The results of the present evaluation show that vaccinating 60 % of girls and 40 % of boys aged 9 in Austria with a nonavalent vaccine will substantially reduce the incidence of cervical cancer, CIN and anal cancer by 20 %, 17 % and 3 % respectively compared to the existing strategy. The vaccination strategies performed with the nonavalent vaccine in the current study were all found to be cost-effective compared to the current quadrivalent vaccination strategy by considering a cost-effectiveness threshold of 30,000€/QALY gained.

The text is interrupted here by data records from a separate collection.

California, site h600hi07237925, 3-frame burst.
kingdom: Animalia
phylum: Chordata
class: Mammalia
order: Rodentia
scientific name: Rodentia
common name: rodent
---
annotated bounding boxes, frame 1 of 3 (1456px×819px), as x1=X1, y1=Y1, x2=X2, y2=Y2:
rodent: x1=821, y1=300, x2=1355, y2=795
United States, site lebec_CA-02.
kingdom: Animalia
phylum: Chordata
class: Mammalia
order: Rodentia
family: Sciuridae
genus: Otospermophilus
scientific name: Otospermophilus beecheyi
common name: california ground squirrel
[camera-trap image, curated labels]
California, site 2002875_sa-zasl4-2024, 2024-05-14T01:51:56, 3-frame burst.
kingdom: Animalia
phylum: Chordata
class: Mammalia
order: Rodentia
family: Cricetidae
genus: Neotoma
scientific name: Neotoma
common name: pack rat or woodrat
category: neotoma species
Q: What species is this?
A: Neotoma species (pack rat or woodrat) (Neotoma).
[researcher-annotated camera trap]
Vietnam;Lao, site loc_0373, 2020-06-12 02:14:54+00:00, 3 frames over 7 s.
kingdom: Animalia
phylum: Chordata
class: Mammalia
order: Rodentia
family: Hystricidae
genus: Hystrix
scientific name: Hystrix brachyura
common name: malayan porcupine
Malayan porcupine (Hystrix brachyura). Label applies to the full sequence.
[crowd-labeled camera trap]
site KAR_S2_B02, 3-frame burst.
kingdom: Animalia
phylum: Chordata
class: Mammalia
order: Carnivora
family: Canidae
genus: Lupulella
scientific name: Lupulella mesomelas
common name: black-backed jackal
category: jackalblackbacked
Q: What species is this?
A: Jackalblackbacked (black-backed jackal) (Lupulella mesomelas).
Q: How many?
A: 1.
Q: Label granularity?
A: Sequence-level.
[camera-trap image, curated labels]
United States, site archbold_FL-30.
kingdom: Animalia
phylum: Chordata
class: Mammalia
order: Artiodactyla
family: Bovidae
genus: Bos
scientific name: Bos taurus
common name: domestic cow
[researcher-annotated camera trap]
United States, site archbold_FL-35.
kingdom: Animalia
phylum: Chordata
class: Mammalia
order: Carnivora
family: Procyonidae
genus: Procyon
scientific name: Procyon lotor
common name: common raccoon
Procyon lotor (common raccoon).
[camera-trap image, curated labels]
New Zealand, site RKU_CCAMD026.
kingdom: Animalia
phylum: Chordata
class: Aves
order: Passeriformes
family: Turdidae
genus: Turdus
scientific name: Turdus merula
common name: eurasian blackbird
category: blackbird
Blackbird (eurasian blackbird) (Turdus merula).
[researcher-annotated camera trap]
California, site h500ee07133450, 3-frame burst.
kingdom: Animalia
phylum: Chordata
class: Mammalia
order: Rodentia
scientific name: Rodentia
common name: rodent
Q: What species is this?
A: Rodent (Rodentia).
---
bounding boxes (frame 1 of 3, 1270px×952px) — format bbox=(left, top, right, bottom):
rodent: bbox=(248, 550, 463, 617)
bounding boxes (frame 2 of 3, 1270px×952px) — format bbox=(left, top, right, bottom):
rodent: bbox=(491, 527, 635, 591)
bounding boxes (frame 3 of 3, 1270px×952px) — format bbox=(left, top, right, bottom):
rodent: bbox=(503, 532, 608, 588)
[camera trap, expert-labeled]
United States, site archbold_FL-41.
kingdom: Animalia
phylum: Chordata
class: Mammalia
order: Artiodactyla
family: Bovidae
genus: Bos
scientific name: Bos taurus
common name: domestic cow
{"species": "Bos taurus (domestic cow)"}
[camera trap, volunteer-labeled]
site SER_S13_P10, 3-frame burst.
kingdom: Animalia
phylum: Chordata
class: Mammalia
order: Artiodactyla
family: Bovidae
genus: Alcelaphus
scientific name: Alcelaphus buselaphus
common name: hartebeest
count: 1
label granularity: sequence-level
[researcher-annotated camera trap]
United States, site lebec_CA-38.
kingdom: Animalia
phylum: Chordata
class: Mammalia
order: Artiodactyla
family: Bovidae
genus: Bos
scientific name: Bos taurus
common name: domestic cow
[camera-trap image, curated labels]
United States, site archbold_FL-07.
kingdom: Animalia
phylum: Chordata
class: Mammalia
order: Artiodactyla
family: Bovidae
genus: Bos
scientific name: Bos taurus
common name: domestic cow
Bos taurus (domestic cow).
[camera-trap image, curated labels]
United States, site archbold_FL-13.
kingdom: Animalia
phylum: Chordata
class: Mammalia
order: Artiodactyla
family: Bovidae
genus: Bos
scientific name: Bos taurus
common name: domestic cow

The nonavalent vaccine has been considered an important advance over Gardasil®, as the nine vaccine types account for about 90 % of cervical cancer. The present study demonstrate that the switch from Gardasil® to the nonavalent universal vaccination in Austria can bring substantial incremental public health benefits and would constitute a cost-effective intervention.

Ethics approval and consent to participate

Not applicable. The study does not involve human subjects.

Consent for publication

Not applicable. The article does not include any material relating to individual participant.

Availability of data and materials

All data supporting our findings will be shared upon request.